Acusado tantas veces de difundir herejías a lo largo de sus 8 años de pontificado que conmemora hoy, el papa Francisco no se cansa de correr riesgos. El más reciente, su visita apostólica de tres días a la martirizada Irak –toda una insensatez a juicio de sus propios consejeros– donde fue testigo de excepción del sufrimiento de los cristianos diezmados sin piedad por la persecución implacable de los fundamentalistas del Estado Islámico, organización terrorista cercana a Al Qaeda en sus orígenes que empleando una violencia brutal también ha sido verdugo de miles de iraquíes a quienes consideraba ‘falsos musulmanes’.
No hay tregua para este pueblo –cuna de la civilización– sometido, desde los años 80, a devastadoras guerras, una tras otra, que han desencadenado una extrema inestabilidad interna agravada, sin duda, por la invasión de Estados Unidos en 2003. 18 años después, la confrontación no cesa, como tampoco las gravísimas afectaciones a la población civil más desfavorecida, resignada a malvivir en un país en ruinas.
Desafiando los riesgos por cuenta de la pandemia, pero sobre todo la amenaza de los extremistas que acechan a Oriente Medio, el papa Francisco cumplió la cita con la historia que no pudo concretar Juan Pablo II en 1999 por la negativa del dictador Sadam Hussein a recibirlo. En un gesto de enorme relevancia en el contexto del diálogo interreligioso y sustentado en su irrenunciable vocación de peregrino de la paz, el pontífice tendió puentes entre el catolicismo y el islam durante el inédito encuentro que sostuvo con el máximo líder chií, el gran ayatolá Ali al Sistani, quien lo recibió en su propia casa.

^^^^^^^^^^^^^^^^

— LO QUE SE PIDE —
Anota, en el orden en que aparecen, todas las personas que el texto sobre la visita del papa a Irak nombra por su nombre propio.

— INFORMACIÓN DADA —
^^^^^^^^^^^^^^^^

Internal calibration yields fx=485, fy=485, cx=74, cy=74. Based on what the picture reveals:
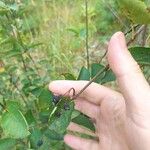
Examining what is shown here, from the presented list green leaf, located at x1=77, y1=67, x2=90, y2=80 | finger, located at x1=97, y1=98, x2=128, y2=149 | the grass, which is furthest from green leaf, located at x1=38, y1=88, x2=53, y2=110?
the grass

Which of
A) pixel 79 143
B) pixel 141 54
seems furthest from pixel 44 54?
pixel 141 54

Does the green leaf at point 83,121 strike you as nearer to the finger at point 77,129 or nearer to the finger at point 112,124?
the finger at point 112,124

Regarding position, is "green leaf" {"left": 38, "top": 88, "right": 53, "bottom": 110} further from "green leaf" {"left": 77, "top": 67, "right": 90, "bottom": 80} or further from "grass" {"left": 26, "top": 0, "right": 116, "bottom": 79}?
"grass" {"left": 26, "top": 0, "right": 116, "bottom": 79}

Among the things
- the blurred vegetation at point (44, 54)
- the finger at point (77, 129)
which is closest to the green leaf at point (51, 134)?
the blurred vegetation at point (44, 54)

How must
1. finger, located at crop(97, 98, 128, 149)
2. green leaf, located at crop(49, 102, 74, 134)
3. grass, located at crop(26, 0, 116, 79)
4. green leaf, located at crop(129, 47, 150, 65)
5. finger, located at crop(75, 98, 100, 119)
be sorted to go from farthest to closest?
1. grass, located at crop(26, 0, 116, 79)
2. finger, located at crop(75, 98, 100, 119)
3. finger, located at crop(97, 98, 128, 149)
4. green leaf, located at crop(49, 102, 74, 134)
5. green leaf, located at crop(129, 47, 150, 65)

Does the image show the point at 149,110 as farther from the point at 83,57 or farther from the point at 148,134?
the point at 83,57

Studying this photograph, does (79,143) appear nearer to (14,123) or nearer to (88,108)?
(88,108)

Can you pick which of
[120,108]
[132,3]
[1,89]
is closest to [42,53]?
[1,89]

^^^^^^^^^^^^^^^^

— TU RESPUESTA —
- papa Francisco
- Juan Pablo II
- Sadam Hussein
- gran ayatolá Ali al Sistani